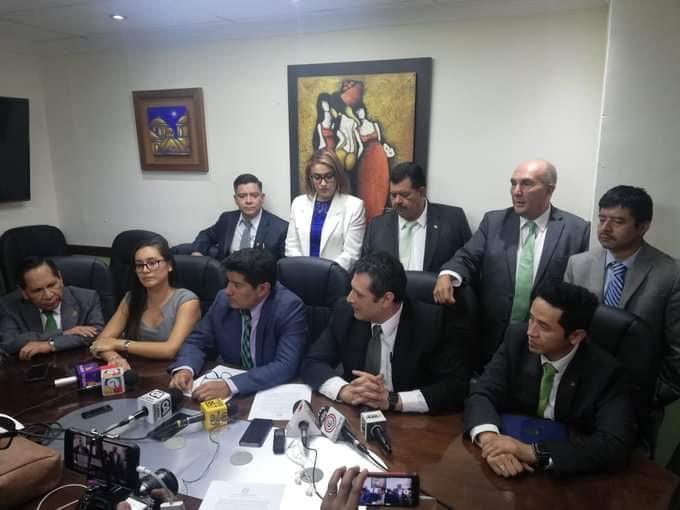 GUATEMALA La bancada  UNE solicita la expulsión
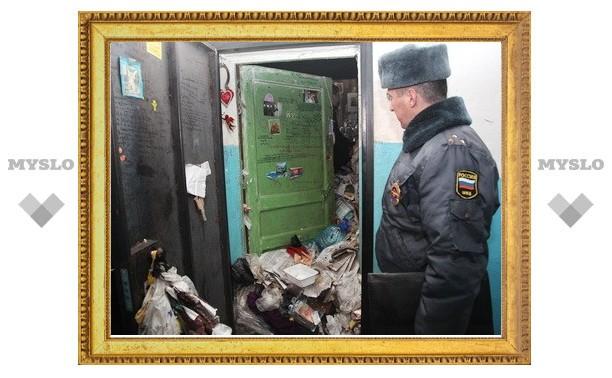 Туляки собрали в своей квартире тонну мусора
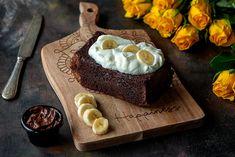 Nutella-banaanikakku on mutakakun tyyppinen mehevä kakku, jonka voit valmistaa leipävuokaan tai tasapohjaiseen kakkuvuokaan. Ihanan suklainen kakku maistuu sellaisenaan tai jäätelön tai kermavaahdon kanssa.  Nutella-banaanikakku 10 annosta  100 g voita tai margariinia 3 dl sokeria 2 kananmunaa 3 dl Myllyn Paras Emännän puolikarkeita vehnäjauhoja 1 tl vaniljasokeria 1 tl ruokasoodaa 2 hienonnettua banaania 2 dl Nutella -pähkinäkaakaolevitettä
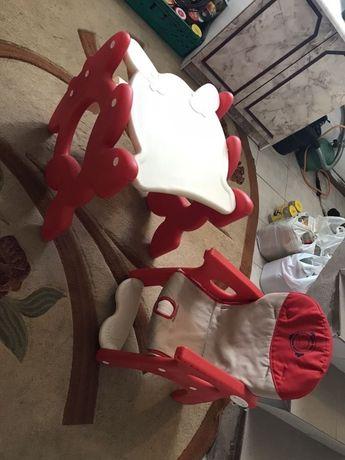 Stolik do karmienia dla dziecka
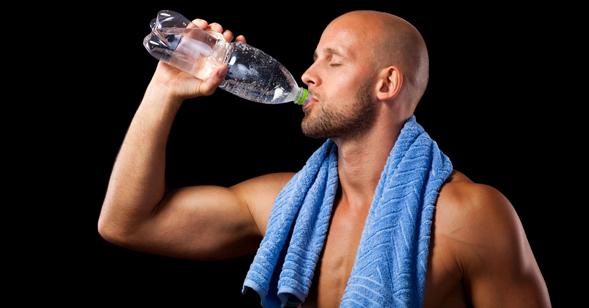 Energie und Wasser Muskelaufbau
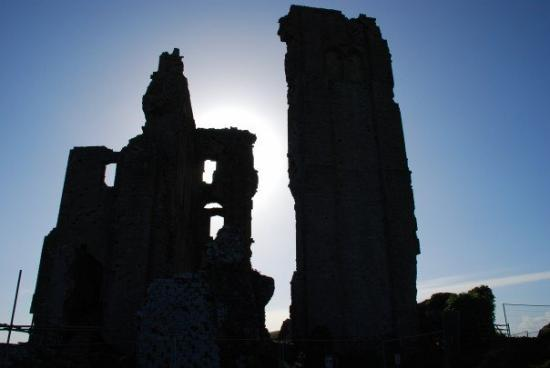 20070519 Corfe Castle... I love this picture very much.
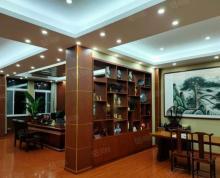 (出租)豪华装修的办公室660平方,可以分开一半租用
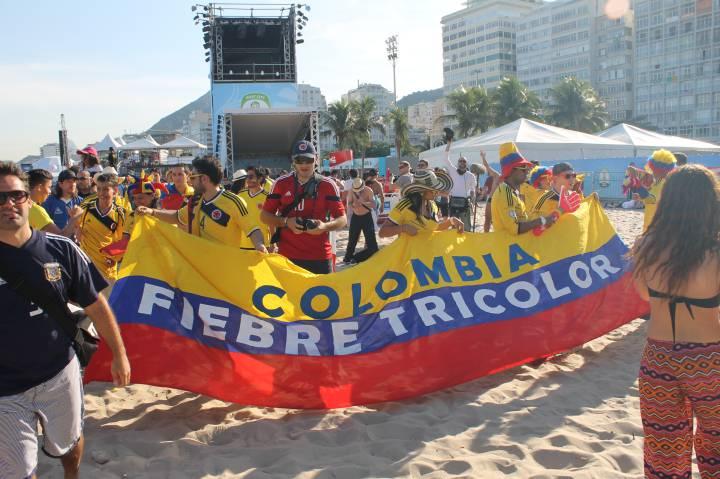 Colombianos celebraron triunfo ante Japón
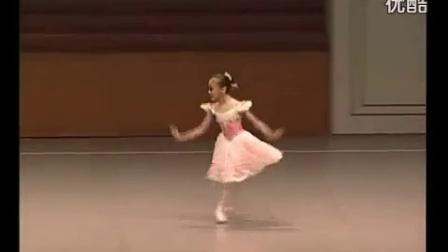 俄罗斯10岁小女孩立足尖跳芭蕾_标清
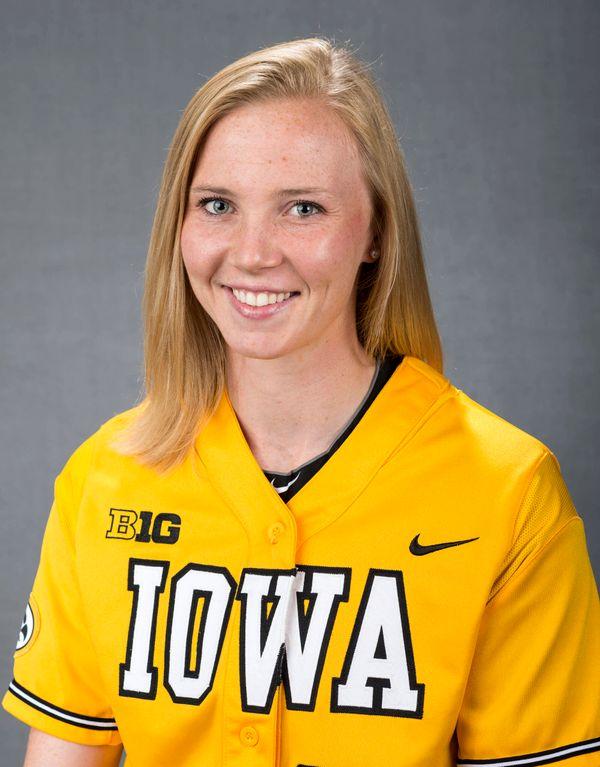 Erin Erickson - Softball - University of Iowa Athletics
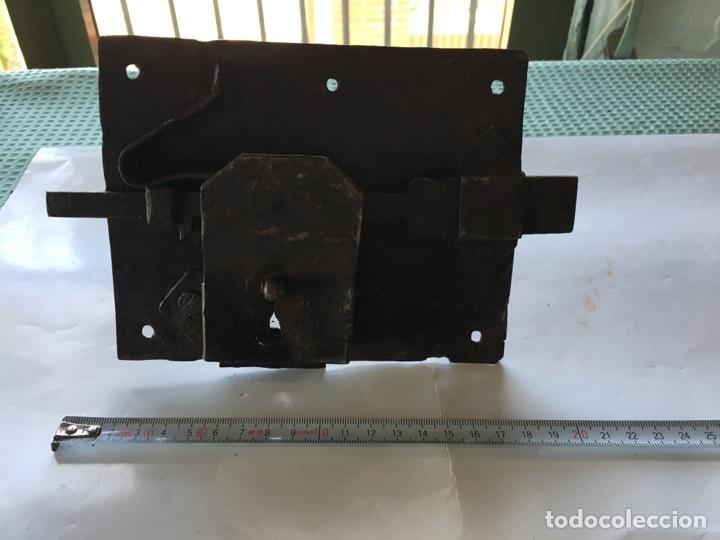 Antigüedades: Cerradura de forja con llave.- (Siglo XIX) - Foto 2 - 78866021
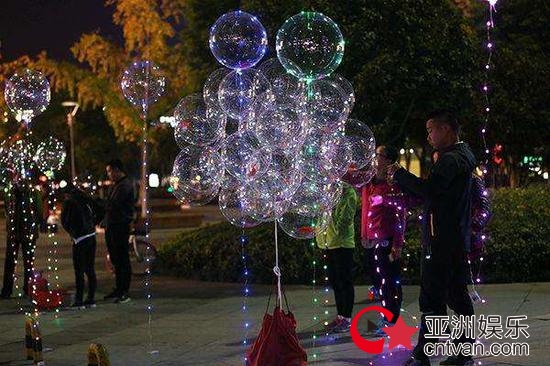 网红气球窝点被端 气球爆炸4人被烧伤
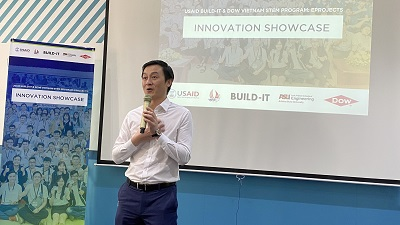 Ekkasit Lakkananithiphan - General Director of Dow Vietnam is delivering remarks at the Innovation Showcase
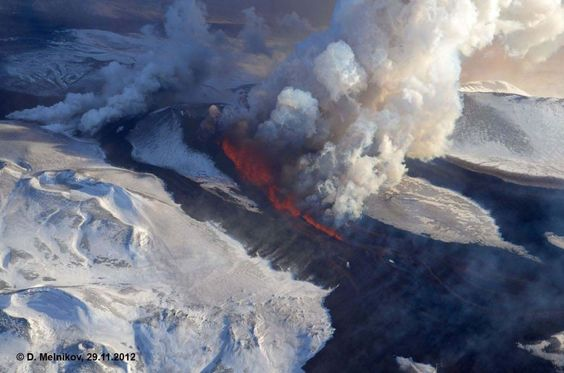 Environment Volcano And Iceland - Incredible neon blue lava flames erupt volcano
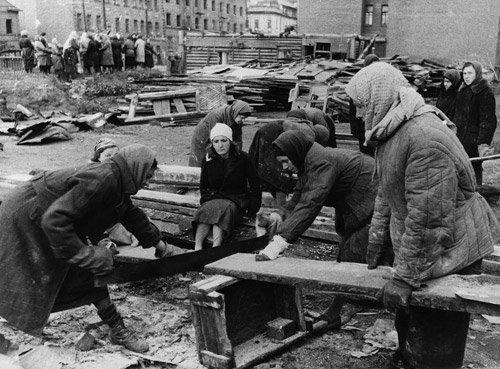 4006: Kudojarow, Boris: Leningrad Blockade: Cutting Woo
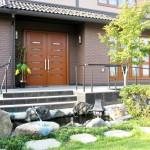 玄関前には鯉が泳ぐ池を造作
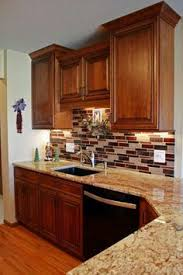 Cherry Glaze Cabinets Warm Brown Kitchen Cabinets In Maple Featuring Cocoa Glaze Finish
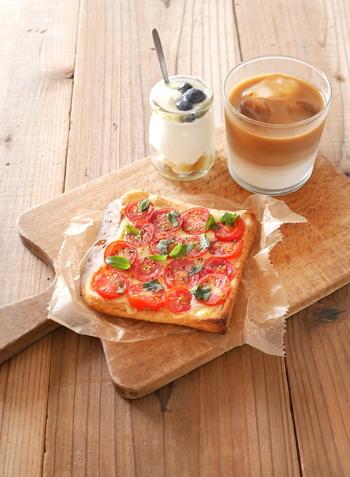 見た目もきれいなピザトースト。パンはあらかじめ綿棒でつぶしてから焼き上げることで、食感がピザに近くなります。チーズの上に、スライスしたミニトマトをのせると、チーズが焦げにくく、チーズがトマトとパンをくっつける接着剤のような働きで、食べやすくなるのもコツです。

++++++

### Task instructions
Give again the lines from the line that contains "Cherry Glaze Cabinets" through the last line of the material above, exactly and with both ends included. Omit the pictures.

### Response for this exercise
 Cherry Glaze Cabinets Warm Brown Kitchen Cabinets In Maple Featuring Cocoa Glaze Finish
 見た目もきれいなピザトースト。パンはあらかじめ綿棒でつぶしてから焼き上げることで、食感がピザに近くなります。チーズの上に、スライスしたミニトマトをのせると、チーズが焦げにくく、チーズがトマトとパンをくっつける接着剤のような働きで、食べやすくなるのもコツです。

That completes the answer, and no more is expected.